Provided records Start Marker

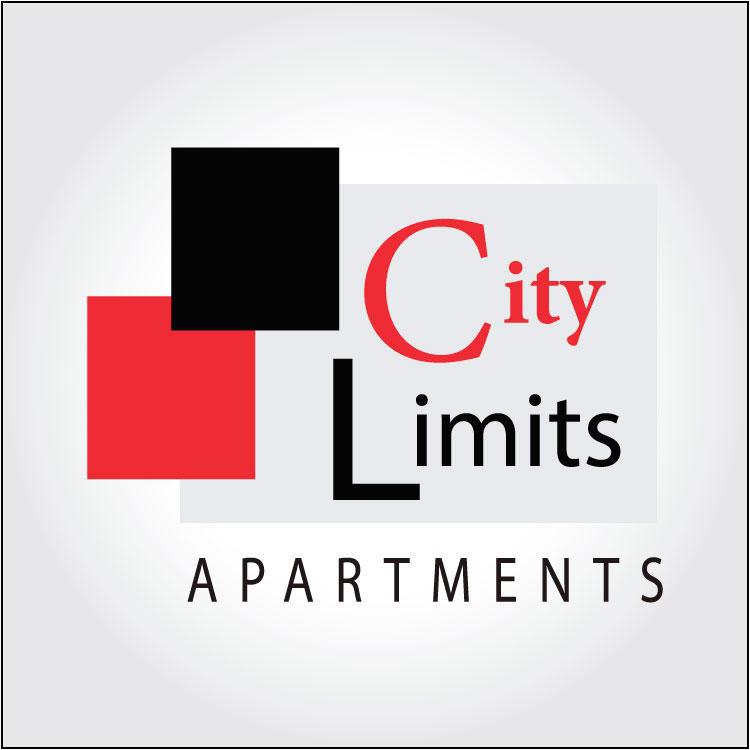 City Limits Apartments Logo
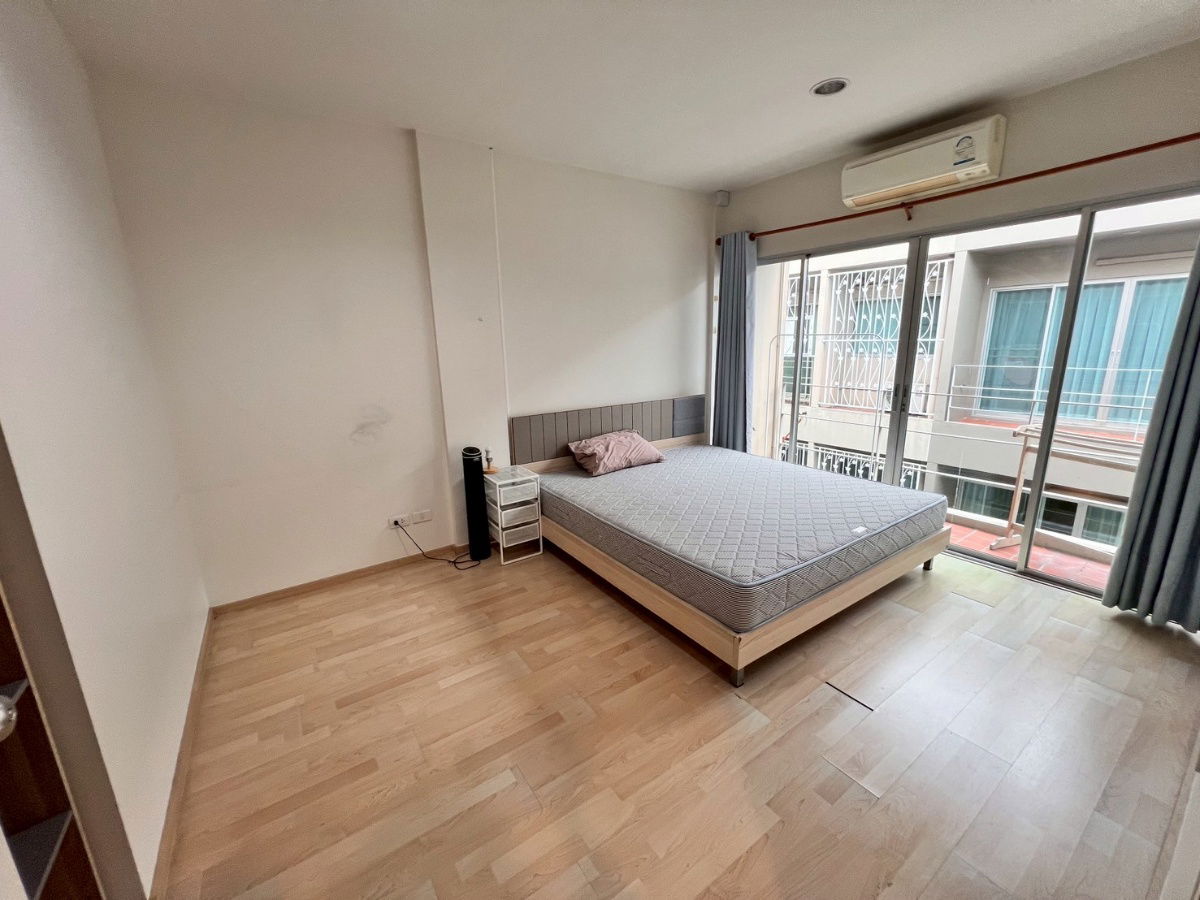 picture Noble Cube Pattanakarn for rent, 45,000 baht [NCh250801] - 2/23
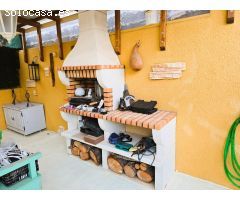 Fabuloso Chalet de 3 plantas en La Nucia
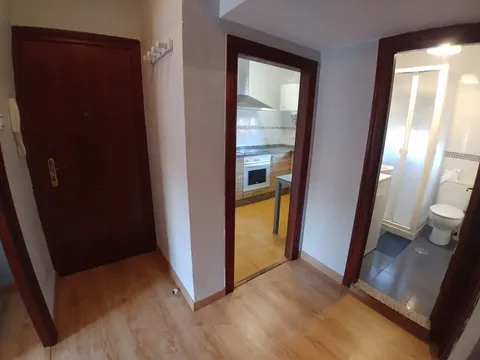 Pis de 45 m² a Gijón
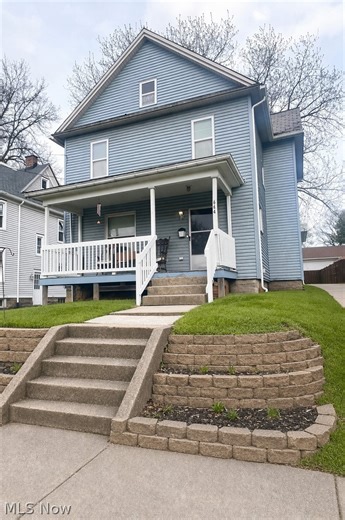 644 N Ellsworth, Salem, OH 44460 - MLS 5201232 - Coldwell Banker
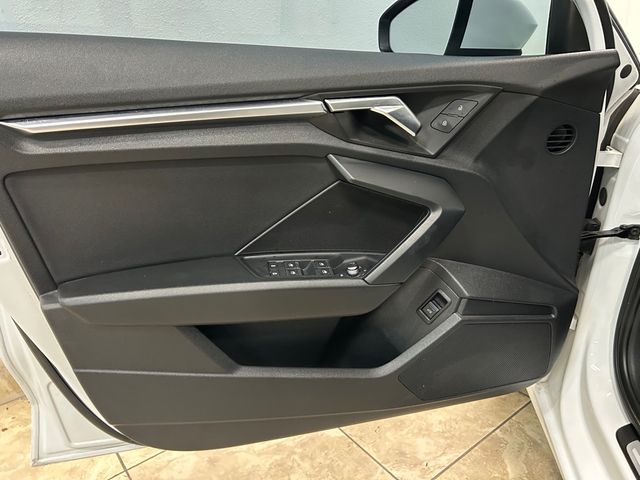 2022 Audi A3 Premium 40 TFSI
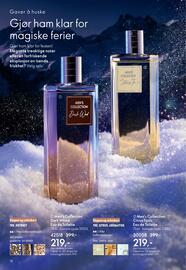 Oriflame katalog Side 18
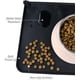 thumbnail image 3 of Almohadilla de silicona para comida para perros y gatos, almohadilla de alimentación impermeable para mascotas con labios, almohadilla antideslizante para comida y agua, mantel individual para, 3 of 5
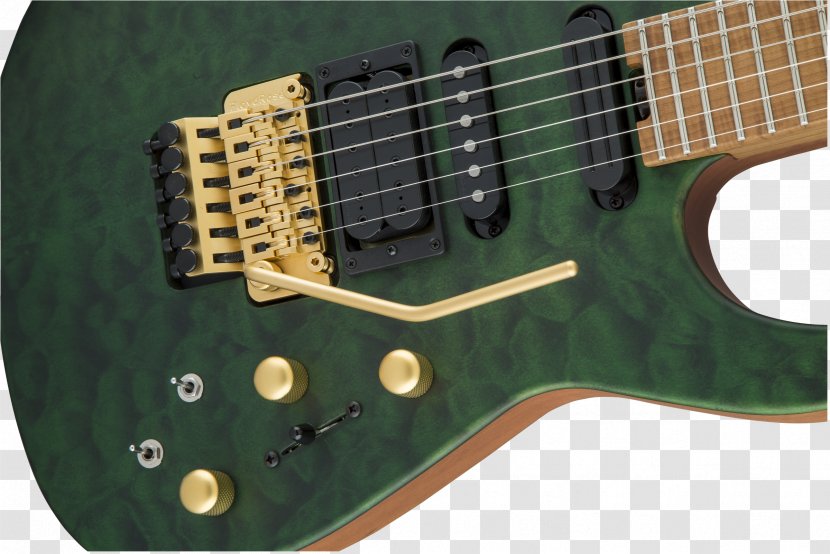 Bass Guitar Acoustic-electric Jackson Guitars - Frame Transparent PNG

Provided records End Marker

Reproduce the text of all the material above word for word, omitting the pictures.

:: Task solution ::
 City Limits Apartments Logo
 picture Noble Cube Pattanakarn for rent, 45,000 baht [NCh250801] - 2/23
 Fabuloso Chalet de 3 plantas en La Nucia
 Pis de 45 m² a Gijón
 644 N Ellsworth, Salem, OH 44460 - MLS 5201232 - Coldwell Banker
 2022 Audi A3 Premium 40 TFSI
 Oriflame katalog Side 18
 thumbnail image 3 of Almohadilla de silicona para comida para perros y gatos, almohadilla de alimentación impermeable para mascotas con labios, almohadilla antideslizante para comida y agua, mantel individual para, 3 of 5
 Bass Guitar Acoustic-electric Jackson Guitars - Frame Transparent PNG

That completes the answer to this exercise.